Vae soli, decían los romanos: ay del que está solo, del que se ha ido quedando solo, muchas veces sin darse cuenta, pero sin remedio. Ay del que se hace viejo y no lo sabe, porque nunca se preparó para ello ni le enseñó nadie a esperar la vejez. Ay del que fía su vida o su futuro, largo o corto, a la bondad, a la gratitud humana: esas son ilusiones cada vez más escasas. Rarezas. La vida es esto que nos pasa mientras nosotros nos empeñamos en hacer otros planes, que decía John Lennon.

Está usted pesimista, señor Algorri, cómo se nota que se le ha descacharrado un brazo, dirán ustedes. Pues miren, no; no lo estoy. Esta tremenda avería que me ha puesto ante los ojos mi condición de viejo frágil e indefenso, de viejo desvalido que escribe con un dedo y que no puede ponerse los calcetines ni atarse los zapatos, me ha puesto también delante de la cara una evidencia que todos tendemos a olvidar: lo estúpidas que son, o al menos así lo parecen, las cosas que muchas veces nos quitan el sueño, nos indignan o nos aturden.

┄┄┄┄┄┄

▶ _Objetivo del ejercicio_
Prosiga el texto sobre la vejez y la soledad a partir de su última oración. Los registros constituyen un material independiente del texto sobre la vejez y la soledad.

┄┄┄┄┄┄

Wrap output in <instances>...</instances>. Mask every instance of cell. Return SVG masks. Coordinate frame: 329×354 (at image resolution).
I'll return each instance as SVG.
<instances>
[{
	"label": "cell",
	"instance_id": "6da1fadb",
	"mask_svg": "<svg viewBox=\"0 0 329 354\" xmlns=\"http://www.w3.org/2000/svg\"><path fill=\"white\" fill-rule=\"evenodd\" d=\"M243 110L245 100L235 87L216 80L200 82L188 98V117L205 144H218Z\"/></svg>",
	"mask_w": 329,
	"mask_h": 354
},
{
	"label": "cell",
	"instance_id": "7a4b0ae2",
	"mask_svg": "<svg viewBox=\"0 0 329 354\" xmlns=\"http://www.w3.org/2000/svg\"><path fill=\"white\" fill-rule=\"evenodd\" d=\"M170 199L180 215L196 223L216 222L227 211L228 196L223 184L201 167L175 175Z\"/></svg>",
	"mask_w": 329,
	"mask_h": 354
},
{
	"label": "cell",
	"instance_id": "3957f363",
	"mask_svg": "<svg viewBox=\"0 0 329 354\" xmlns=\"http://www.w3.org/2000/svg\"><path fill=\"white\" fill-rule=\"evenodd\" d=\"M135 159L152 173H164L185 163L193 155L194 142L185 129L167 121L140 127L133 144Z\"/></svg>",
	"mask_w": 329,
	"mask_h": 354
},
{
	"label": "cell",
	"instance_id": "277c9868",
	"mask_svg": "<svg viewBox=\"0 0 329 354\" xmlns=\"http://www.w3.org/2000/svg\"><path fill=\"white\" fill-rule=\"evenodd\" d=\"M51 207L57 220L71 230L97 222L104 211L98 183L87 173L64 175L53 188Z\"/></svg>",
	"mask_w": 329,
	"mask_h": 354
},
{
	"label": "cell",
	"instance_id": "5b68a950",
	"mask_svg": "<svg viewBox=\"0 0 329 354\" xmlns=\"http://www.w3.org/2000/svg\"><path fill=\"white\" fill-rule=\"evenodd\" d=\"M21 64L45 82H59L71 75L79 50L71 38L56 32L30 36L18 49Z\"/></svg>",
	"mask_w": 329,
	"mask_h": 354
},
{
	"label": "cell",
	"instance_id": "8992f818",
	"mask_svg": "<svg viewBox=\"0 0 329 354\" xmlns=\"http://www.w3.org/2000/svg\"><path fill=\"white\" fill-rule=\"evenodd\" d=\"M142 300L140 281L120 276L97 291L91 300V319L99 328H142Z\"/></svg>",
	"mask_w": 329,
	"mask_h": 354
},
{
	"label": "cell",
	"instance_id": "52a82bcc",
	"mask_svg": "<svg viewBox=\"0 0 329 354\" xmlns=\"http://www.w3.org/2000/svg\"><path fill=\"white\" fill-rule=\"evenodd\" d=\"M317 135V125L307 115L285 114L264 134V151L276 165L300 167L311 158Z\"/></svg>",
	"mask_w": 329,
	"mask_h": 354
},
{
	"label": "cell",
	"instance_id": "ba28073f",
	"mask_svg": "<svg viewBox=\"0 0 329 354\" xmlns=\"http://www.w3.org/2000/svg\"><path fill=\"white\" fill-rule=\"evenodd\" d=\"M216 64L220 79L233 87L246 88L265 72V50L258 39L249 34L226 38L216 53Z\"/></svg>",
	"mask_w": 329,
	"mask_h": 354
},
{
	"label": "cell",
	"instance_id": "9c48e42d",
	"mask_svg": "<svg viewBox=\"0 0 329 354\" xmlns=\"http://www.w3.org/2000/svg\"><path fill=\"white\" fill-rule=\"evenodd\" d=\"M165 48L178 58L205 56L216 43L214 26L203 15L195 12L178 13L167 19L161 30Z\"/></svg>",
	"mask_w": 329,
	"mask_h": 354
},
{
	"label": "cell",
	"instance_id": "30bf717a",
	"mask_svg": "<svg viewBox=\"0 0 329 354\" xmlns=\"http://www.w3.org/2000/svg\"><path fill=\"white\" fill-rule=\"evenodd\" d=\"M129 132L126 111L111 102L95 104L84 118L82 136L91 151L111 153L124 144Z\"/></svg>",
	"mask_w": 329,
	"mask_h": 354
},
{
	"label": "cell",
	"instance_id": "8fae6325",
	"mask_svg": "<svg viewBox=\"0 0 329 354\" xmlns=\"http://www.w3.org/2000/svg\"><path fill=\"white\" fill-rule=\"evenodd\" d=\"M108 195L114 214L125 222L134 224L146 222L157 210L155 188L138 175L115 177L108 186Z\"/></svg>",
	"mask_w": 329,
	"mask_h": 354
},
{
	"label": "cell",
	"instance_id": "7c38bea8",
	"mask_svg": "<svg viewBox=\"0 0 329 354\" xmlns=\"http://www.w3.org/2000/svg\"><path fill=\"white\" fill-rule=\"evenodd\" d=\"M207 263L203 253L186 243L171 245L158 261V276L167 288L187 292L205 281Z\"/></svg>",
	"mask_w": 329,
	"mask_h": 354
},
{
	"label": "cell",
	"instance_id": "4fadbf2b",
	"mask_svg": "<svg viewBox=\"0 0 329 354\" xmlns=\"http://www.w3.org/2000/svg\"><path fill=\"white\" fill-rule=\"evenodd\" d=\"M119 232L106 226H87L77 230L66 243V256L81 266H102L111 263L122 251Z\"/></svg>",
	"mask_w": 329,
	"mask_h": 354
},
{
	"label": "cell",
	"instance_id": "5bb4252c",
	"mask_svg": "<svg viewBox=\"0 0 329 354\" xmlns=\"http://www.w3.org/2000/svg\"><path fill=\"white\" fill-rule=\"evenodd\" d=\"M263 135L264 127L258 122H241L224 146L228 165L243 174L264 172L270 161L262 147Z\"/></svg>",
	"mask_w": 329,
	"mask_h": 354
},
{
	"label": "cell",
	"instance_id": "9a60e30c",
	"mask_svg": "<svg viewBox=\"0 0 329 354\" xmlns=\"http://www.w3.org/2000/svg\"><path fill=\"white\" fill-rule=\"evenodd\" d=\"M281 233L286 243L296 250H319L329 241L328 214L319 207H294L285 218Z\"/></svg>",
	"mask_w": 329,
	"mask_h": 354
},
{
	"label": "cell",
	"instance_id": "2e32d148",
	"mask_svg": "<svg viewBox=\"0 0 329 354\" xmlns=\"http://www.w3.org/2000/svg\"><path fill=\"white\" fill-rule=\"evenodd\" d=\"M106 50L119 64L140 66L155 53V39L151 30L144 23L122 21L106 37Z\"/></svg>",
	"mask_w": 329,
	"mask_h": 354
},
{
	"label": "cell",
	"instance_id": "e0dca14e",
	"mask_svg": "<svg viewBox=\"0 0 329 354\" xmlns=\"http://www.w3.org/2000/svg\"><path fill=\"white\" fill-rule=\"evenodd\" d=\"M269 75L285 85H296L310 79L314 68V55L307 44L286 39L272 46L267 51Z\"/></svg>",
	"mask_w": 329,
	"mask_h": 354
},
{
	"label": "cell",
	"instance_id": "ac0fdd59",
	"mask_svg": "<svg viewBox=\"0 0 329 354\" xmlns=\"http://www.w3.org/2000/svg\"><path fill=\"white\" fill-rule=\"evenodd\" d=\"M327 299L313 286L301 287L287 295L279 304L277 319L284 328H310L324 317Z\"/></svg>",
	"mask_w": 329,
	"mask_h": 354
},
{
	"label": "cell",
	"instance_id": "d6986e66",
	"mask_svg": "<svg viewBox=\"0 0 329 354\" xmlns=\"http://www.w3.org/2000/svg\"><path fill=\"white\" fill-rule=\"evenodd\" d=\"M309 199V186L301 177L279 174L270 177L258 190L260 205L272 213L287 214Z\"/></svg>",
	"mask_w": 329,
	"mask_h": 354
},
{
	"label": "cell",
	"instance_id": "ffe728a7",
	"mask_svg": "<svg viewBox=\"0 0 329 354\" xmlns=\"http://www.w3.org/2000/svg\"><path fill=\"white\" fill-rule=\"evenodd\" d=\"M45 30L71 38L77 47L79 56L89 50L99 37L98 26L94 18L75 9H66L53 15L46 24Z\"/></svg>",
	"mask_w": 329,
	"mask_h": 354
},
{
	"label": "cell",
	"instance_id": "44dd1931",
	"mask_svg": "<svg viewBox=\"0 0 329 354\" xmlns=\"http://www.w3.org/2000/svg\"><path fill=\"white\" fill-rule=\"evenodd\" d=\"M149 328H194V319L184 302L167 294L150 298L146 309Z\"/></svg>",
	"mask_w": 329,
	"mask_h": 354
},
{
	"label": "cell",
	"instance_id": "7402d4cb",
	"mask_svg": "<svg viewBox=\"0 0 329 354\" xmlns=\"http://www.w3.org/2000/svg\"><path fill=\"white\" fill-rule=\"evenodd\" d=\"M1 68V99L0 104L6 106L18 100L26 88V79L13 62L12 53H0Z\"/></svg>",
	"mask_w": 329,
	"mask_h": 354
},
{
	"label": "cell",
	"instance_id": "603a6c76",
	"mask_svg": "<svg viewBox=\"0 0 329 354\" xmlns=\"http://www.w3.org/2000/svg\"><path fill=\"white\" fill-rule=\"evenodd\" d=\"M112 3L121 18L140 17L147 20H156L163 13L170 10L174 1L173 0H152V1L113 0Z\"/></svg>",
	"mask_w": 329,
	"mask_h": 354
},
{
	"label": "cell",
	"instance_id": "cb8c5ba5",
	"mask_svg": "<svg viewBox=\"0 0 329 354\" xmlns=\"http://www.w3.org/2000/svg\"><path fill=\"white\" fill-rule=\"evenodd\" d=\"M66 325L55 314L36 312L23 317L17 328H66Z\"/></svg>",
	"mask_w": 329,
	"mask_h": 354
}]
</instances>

┄┄┄┄┄┄

▶ _Respuesta del ejercicio_
Un mundo lejanísimo

Cuando llega la urgencia inaplazable de ir al baño (la próstata es todavía peor que los inspectores de Hacienda) y sabes que no vas a llegar a tiempo, porque levantarse de la cama es un puro y lentísimo aullido… qué lejanas, qué pequeñas parecen las querellas de la amnistía, de la investidura y de todas las demás quejumbres cotidianas y colectivas. No lo son en absoluto, todo lo contrario, pero el cuerpo humano, por instinto imperativo, decide que lo primero es lo primero, y lo primero, ahora, eres tú: evitar el dolor a toda costa, ponerse los pantalones sin pasarlas canutas, no dejar el baño hecho un cristo. Eso es lo importante. Todo lo demás, todo lo que sale por la tele y en la pantalla del ordenador, pertenece de pronto a un mundo que se ha vuelto lejanísimo.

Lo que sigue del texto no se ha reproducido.